La réflexion autour de cette notion, comme le fait remarquer Jean Baechler, est en effet une nécessité mais elle est liée à la définition de l'expert. Pour être compétent, il faut être souvent à la fois juge et partie, car c'est dans la sphère industrielle que l'on acquiert des compétences... Or, cette compétence sera sanctionnée si on la sait liée au monde industriel. La demande d'indépendance est naturelle mais devrait s'adresser à tous les acteurs, et notamment à ceux qui interpellent les experts, car les contestataires ne sont pas du tout indépendants, ils sont, comme le souligne Gérald Bronner, eux-mêmes idéologiquement liés à des réseaux organisés. Quant à Catherine Bréchignac, elle souligne que lorsque l'on évoque les conflits d'intérêt, on pense immédiatement à des questions d'argent. Mais il en est d'autres liés aux croyances, aux lobbying, le spectre est plus large.
C'est pourquoi l'Académie des sciences a retenu dans sa définition du conflit d'intérêt celle du Conseil d'Etat (consulter la Charte sur le site de l'Académie des sciences).
LES ÉTAPES DE LA DÉMARCHE POUR RENDRE UN AVIS D' EXPERTS
La charte fixe les 5 étapes de la démarche de l'expertise ; Catherine Bréchignac les développe rapidement en répondant aux questions ci-dessous :
1 - la première : qui décide que l'Académie est compétente ou non pour fournir la réponse demandée ? pour effectuer l'expertise attendue ?
2 - Le choix des experts est évidemment une deuxième étape très importante.
- Qui et comment vont être choisis les experts ? sont-ils tous académiciens ou avec des experts extérieurs ? sont-ils pressentis ? fait-on un "appel" à experts ?
- Quel est le profil du bon expert ?
- les avis rendus par les experts doivent-ils être convergents ? consensuels ?
et si les avis divergent ? qu'est-il fait des opinions minoritaires ?
3 étape - quelle est procédure de l'expertise : une convention entre l'Académie et les pouvoirs publics. pourquoi ? Quel est le calendrier et la forme attendue de la réponse ? le financement et la manière de communiquer les résultats ?

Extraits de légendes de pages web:
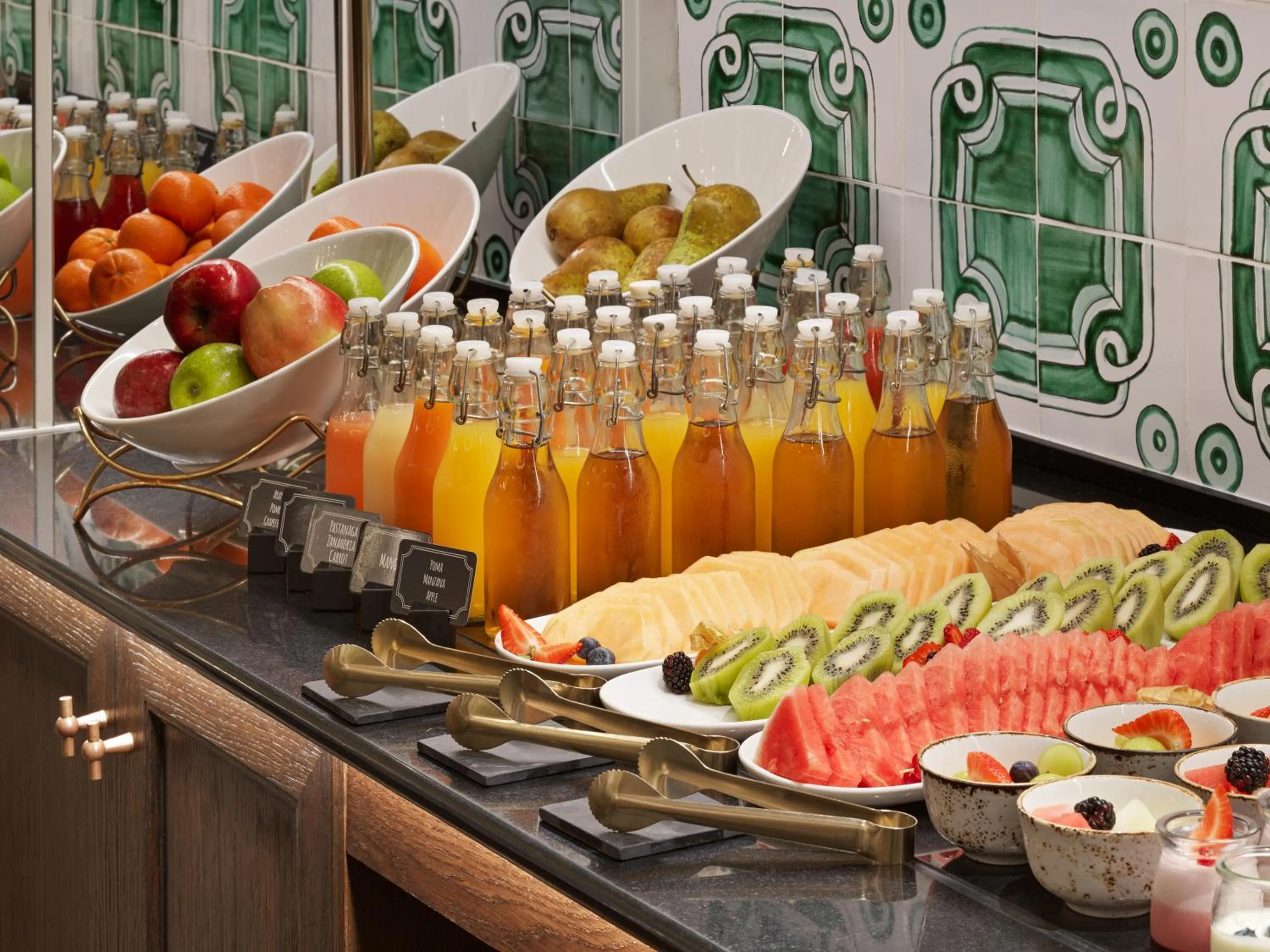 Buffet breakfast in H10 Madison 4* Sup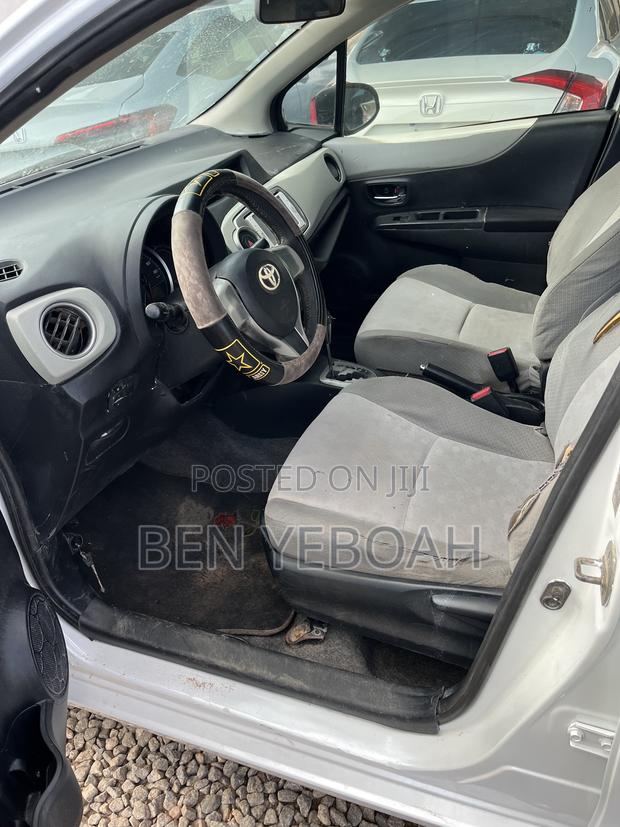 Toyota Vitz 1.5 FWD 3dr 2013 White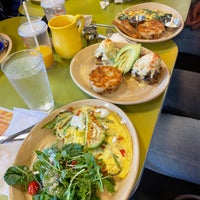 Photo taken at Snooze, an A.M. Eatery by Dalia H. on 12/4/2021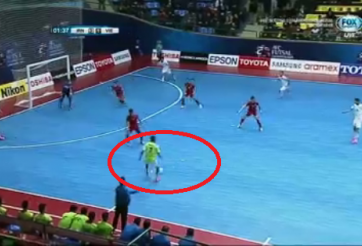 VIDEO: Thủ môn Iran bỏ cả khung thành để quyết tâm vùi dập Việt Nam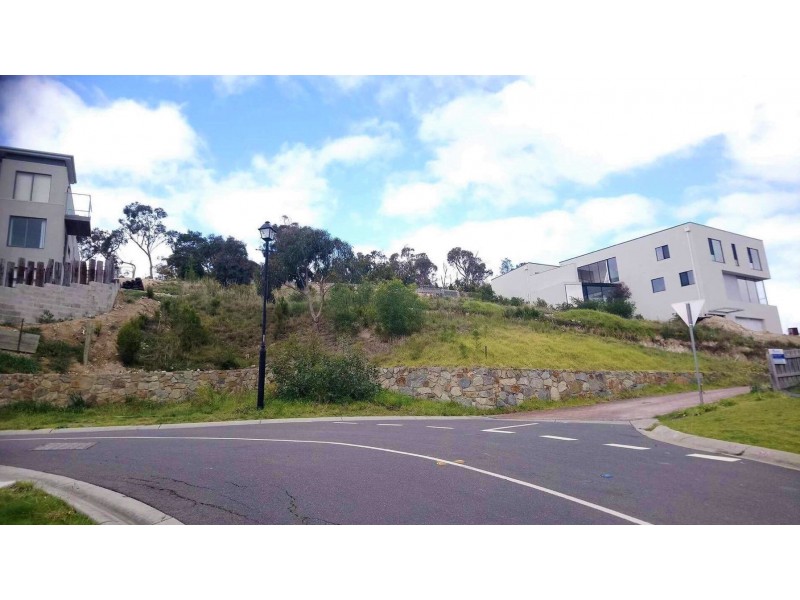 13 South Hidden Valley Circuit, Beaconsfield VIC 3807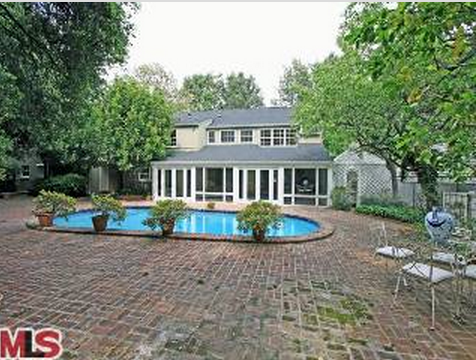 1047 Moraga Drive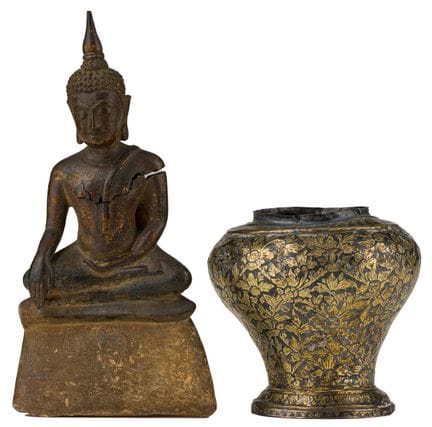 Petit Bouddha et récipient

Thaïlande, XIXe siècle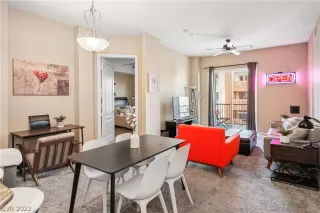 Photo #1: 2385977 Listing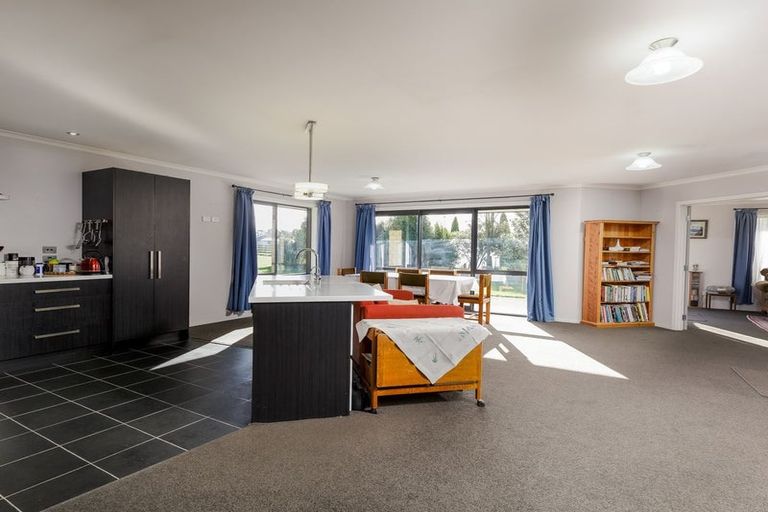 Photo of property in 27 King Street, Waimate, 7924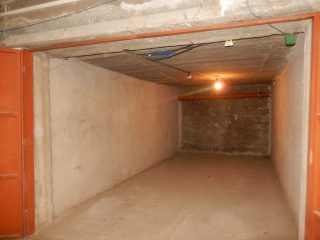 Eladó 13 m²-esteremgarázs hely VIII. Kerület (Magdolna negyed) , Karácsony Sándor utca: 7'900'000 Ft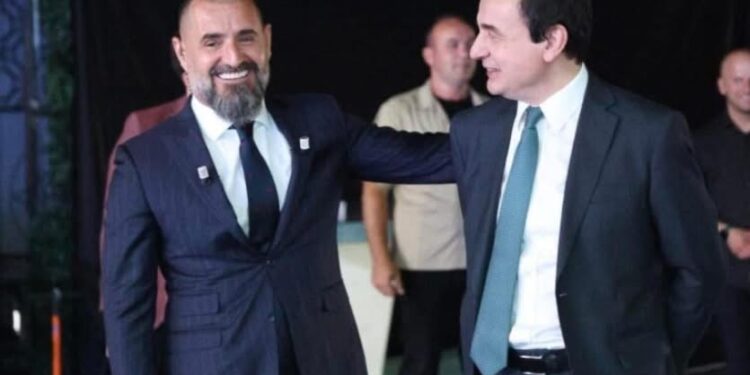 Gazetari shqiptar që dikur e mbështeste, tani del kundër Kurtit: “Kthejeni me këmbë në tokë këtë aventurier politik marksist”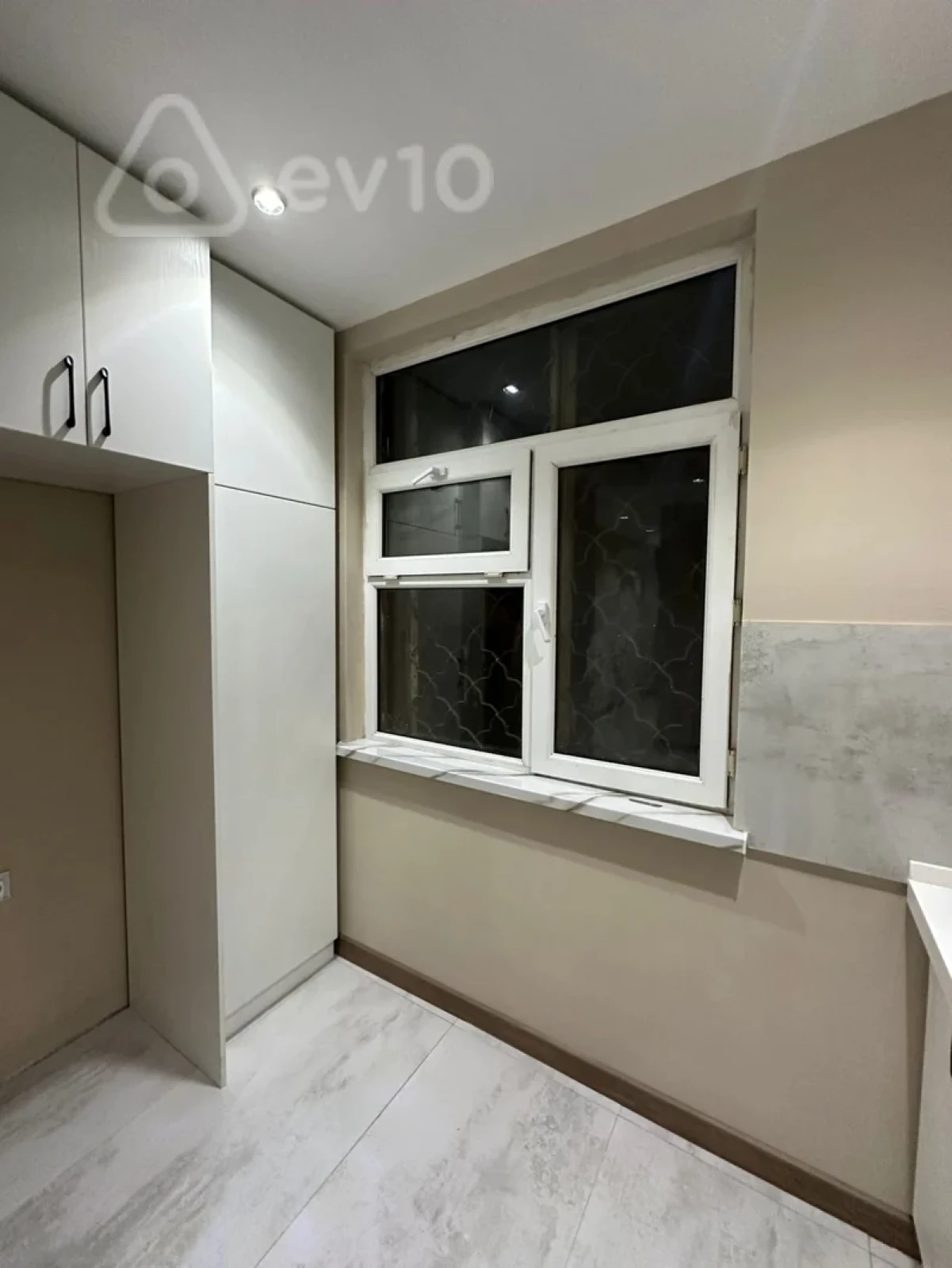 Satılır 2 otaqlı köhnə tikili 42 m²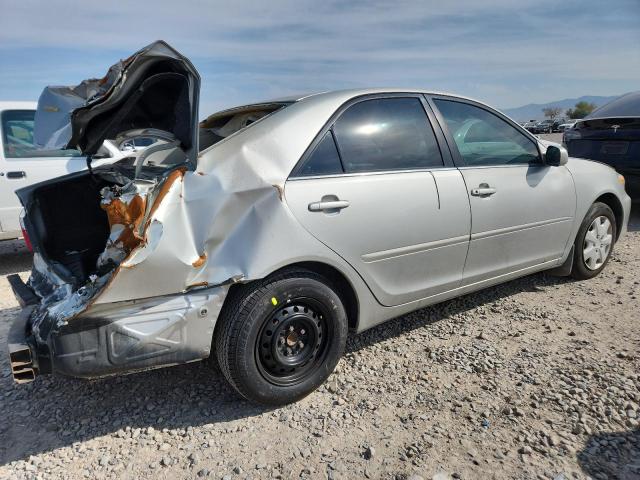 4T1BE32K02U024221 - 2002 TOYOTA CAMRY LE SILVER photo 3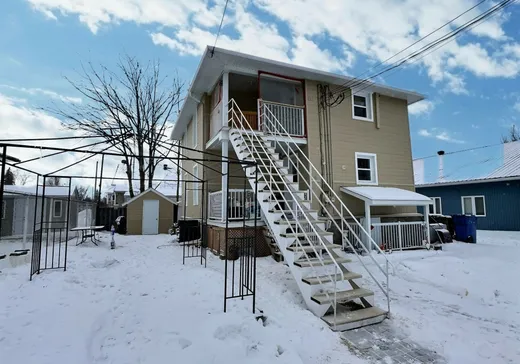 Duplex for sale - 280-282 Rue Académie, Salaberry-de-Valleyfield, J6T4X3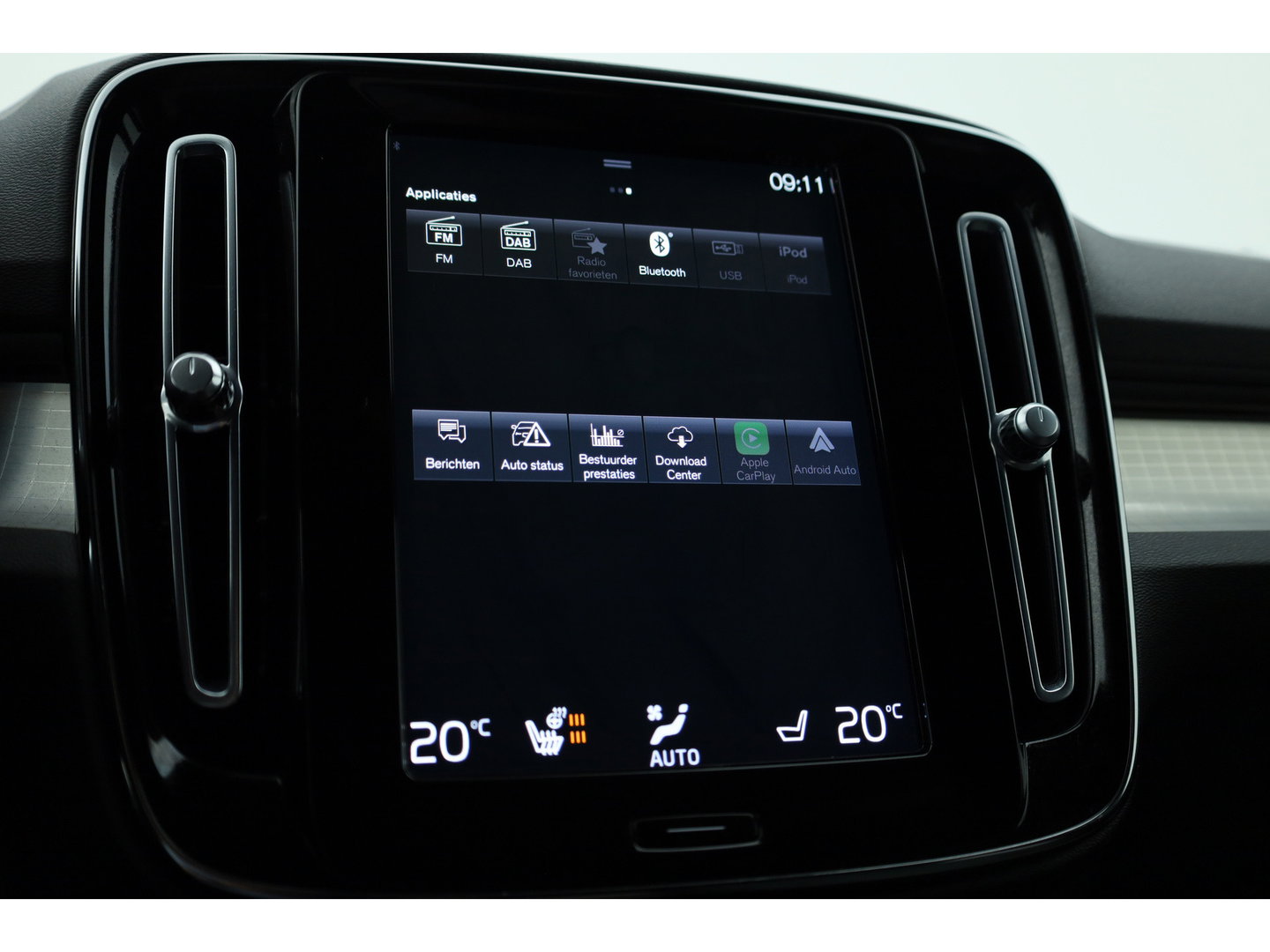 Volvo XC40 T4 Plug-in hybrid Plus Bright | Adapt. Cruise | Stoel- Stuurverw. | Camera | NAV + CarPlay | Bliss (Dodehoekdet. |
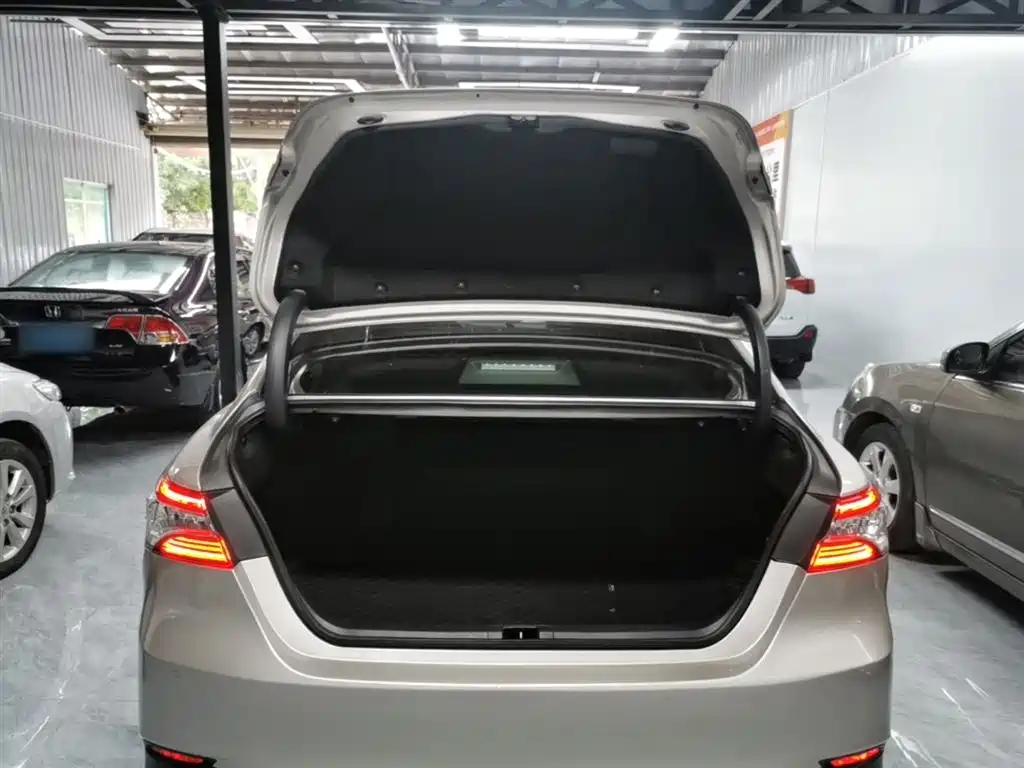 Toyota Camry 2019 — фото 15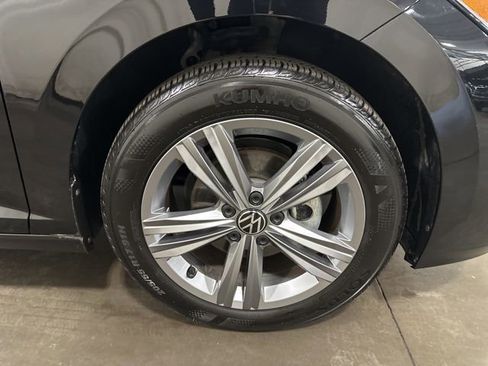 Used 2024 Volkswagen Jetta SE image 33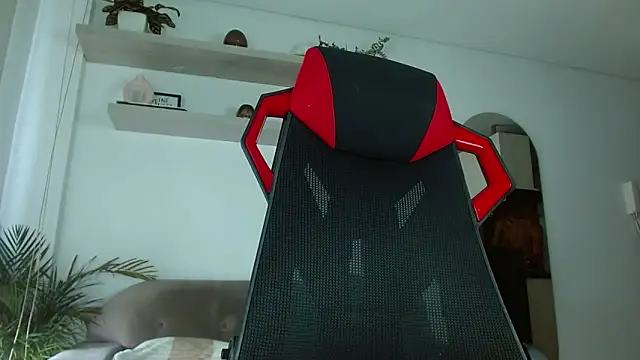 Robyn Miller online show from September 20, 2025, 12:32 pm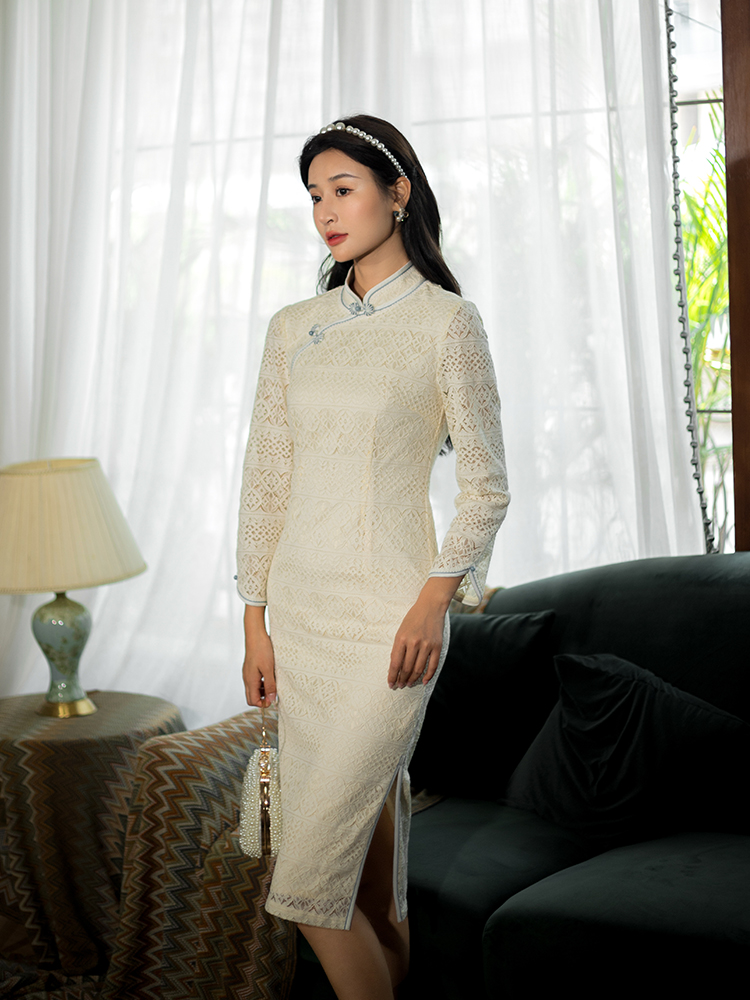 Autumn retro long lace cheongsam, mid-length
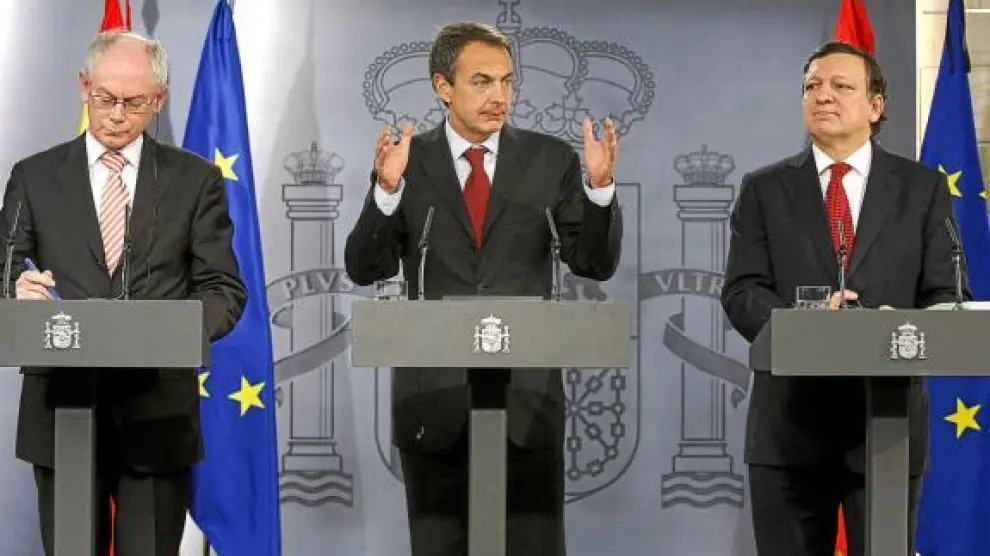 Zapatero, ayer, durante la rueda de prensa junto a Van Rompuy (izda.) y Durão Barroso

Liste des tâches:
1. Restituez le passage de l'extrait sur l'expertise scientifique situé entre "C'est pourquoi l'Académie" et "étape très importante.", ces deux segments compris.
2. Reprenez l'extrait sur l'expertise scientifique là où il s'interrompt et poursuivez-le.
Les enregistrements ne sont pas nécessaires pour ce travail.

Réponses:
1.
C'est pourquoi l'Académie des sciences a retenu dans sa définition du conflit d'intérêt celle du Conseil d'Etat (consulter la Charte sur le site de l'Académie des sciences).
LES ÉTAPES DE LA DÉMARCHE POUR RENDRE UN AVIS D' EXPERTS
La charte fixe les 5 étapes de la démarche de l'expertise ; Catherine Bréchignac les développe rapidement en répondant aux questions ci-dessous :
1 - la première : qui décide que l'Académie est compétente ou non pour fournir la réponse demandée ? pour effectuer l'expertise attendue ?
2 - Le choix des experts est évidemment une deuxième étape très importante.

2.
4- le déroulement
rôle du comité restreint et du comité d'experts ; présentation du rapport + l'avis : Ce sont les deux (rapport + expertise) qui constitue l'expertise de l'Académie des sciences.
En quoi une expertise effectuée par l'Académie des sciences est-elle originale ?
5 - les conclusions
comment les experts peuvent-ils affirmer, quelle est leur marge d'incertitude ? comment concilier la prudence et la fermeté ?
Tous les textes liés à cette Charte de l'expertise figurent sur le site Internet de l'Académie des sciences, le public peut donc à tout moment s'informer de manière précise sur la liste des experts, les sources, leurs liens éventuels avec les parties concernées par l'expertise, etc.
http://www.academie-sciences.fr/activite/rapport/charte0412.pdf
Les ouvrages publiés par nos invités :
L'ouvrage de Gérald Bronner, "l'empire des croyances" a été publié aux PUF.
Le dernier ouvrage paru de Jean Baechler s'intitule : "La perfection", paru chez Hermann Philosophie. Son "Esquisse d'une histoire universelle" vient de reparaître chez Fayard et a fait l'objet de trois émissions sur Canal Académie ainsi que son livre "Les matrices culturelles" (Les matrices culturelles de Jean Baechler.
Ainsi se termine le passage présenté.